• [OBJETIVO A]: Pode voltar a escrever, sem qualquer alteração, todas as linhas que vêm a seguir ao texto, deixando de fora as imagens?

• [TEXTO FORNECIDO]:
Em sede de apreciação de recurso jurisdicional, o tribunal, em princípio, só deve alterar a matéria de facto em que assenta a decisão recorrida se, após ter sido reapreciada, for evidente que ela, em termos de razoabilidade, foi mal julgada na instância recorrida.
2 - Tendo a decisão do IMT objeto de impugnação, de “submissão a novo exame de condução”, assentado nas “sérias dúvidas sobre se estes condutores reúnem as condições legalmente exigidas para a titularidade de uma carta de condução”, em virtude de serem arguidos em processo-crime conexo com a obtenção de títulos de condução por meios fraudulentos, resulta manifesto que a sua absolvição, embora ainda não transitada em julgado, não deixa de permitir questionar as dúvidas que haviam determinado a controvertida decisão.

• [EXCERTOS DAS LINHAS]:
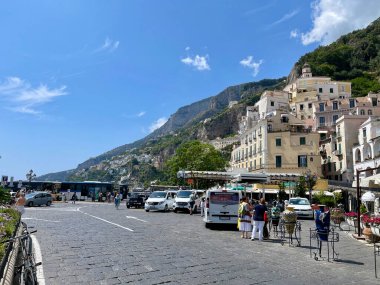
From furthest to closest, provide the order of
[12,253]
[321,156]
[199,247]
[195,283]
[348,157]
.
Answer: [321,156]
[348,157]
[199,247]
[12,253]
[195,283]

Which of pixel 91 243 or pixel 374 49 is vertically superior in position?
pixel 374 49

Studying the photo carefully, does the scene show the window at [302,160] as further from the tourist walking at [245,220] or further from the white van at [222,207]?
the tourist walking at [245,220]

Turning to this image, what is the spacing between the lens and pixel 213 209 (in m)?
18.7

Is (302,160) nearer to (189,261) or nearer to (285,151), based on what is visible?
(285,151)

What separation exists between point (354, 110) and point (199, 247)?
6843 cm

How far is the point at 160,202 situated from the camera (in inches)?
1235

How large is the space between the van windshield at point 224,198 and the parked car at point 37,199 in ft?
82.7

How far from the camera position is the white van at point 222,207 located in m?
18.6

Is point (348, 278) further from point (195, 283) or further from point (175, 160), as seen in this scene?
point (175, 160)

• [OBJETIVO B]:
Responda a estas perguntas sobre o texto fornecido:
(i) Que entidade tomou a decisão que foi objeto de impugnação?
(ii) Em que consistia essa decisão?
(iii) Em que tipo de processo eram os condutores arguidos?

• [RESPOSTA A]:
From furthest to closest, provide the order of
[12,253]
[321,156]
[199,247]
[195,283]
[348,157]
.
Answer: [321,156]
[348,157]
[199,247]
[12,253]
[195,283]

Which of pixel 91 243 or pixel 374 49 is vertically superior in position?
pixel 374 49

Studying the photo carefully, does the scene show the window at [302,160] as further from the tourist walking at [245,220] or further from the white van at [222,207]?
the tourist walking at [245,220]

Turning to this image, what is the spacing between the lens and pixel 213 209 (in m)?
18.7

Is (302,160) nearer to (189,261) or nearer to (285,151), based on what is visible?
(285,151)

What separation exists between point (354, 110) and point (199, 247)?
6843 cm

How far is the point at 160,202 situated from the camera (in inches)?
1235

How large is the space between the van windshield at point 224,198 and the parked car at point 37,199 in ft?
82.7

How far from the camera position is the white van at point 222,207 located in m?
18.6

Is point (348, 278) further from point (195, 283) or further from point (175, 160), as seen in this scene?
point (175, 160)

• [RESPOSTA B]:
(i) O IMT.
(ii) Na submissão a novo exame de condução.
(iii) Em processo-crime conexo com a obtenção de títulos de condução por meios fraudulentos.